Nager en eaux troubles
Cela fait maintenant un petit mois que mon internat est terminé. Finis les stages, les gardes hospitalières ! Bienvenus les remplacements, les gardes libérales !
Ne vous demandez pas pourquoi je ne m'installe pas. Je voudrais bien mais je peux point, faute de thèse, qui sera probablement achevée d'ici l'horizon 2035...
L'art du remplacement n'est pas aussi aisé que j'aurais pu le croire. J'ai beau avoir fait un petit stage d'autonomie. Entre faire 1 jour et demi par semaine chez un maître de stage et remplacer le même médecin 2 semaines, il y a tout un monde. Rien à faire, tu n'échappes pas aux patients qui reviennent pour un rhume à J3 ou une toux banale de plus d'une semaine.
"Mais docteur, j'arrête pas de tousser !" Pas entendu la moindre toux de la consultation, qui a pourtant bien excédé les vingt minutes.
Pas question non plus d'esquiver les paperasses en tout genre : l'arrêt de travail aux dates qui ne conviennent pas à la sécu, l'accident de travail idem, les demandes de contre-expertises pour demande d'invalidité, les renouvellements de 100%, les demandes de maisons de retraite... Liste qui peut s'étendre à l'infini avec beaucoup d'imagination, tout ça bien entendu, pour des patients que tu ne connais pas et dont le dossier peut être quasi vierge.
Bien sûr, j'ai eu droit au petit bonus, un de mes remplacés ne faisant les courriers pour spécialistes qu'au moment où les patients obtenaient leurs rendez-vous. La secrétaire me passait donc des petits mots doux : "Mr X a rendez-vous avec tel spécialiste dans 2 jours, il lui faut son courrier." Mais pourquoi, comment ?!! Pas une trace dans le dossier. Je prie donc les spécialistes sus-nommés de pardonner mes courriers minables.

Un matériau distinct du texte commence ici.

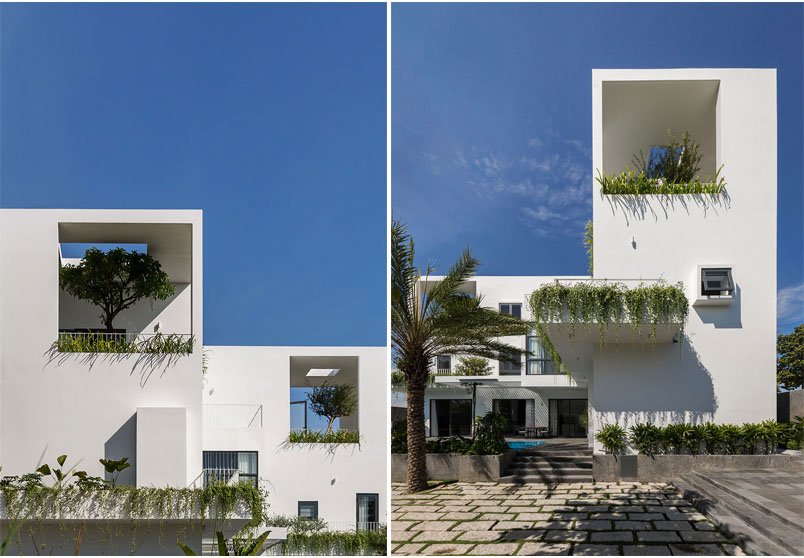Villa Connect | Story Architecture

Avant je pouvais aussi essuyer une consultation pour une situation sociale catastrophique ou un maintien à domicile difficile, je n'avais pas forcément à en voir les conséquences les jours d'après. Je n'avais pas à faire appel à la famille, l'assistante sociale, refaire de la paperasse, prier les dieux de la Sécu et de l'aide sociale réunis...
Les confrères ne commandaient pas non plus mes horaires, ok, mon maître de stage s'en chargeait très bien.
Je peux aussi vous parler des gardes libérales, où l'on semble être seul au monde avec sa voiture et son stéthoscope. Radios, examens biologiques, tu oublies. Au moindre doute, l'unique question que tu as le droit de te poser, c'est : urgences ou pas urgences, voire transport médicalisé ou pas. J'ai encore du mal avec ces situations. J'ai davantage l'habitude d'être aux urgences avec tous les examens nécessaires sous la main. En cas de doute, dans la nuit, je garde le patient, pas d'autres questionnements.
J'ai une forte envie de m'installer. Je ne suis pas faite pour me balader à gauche et à droite, m'adapter sans cesse, redécouvrir de nouveaux lieux et de nouveaux patients. J'aime mes petites habitudes, j'aime connaître les patients dont je m'occupe. Pourtant, quand je vois à quel point ce métier est empli d'embûches même pas médicales, j'avoue que c'est une facilité d'être remplaçant.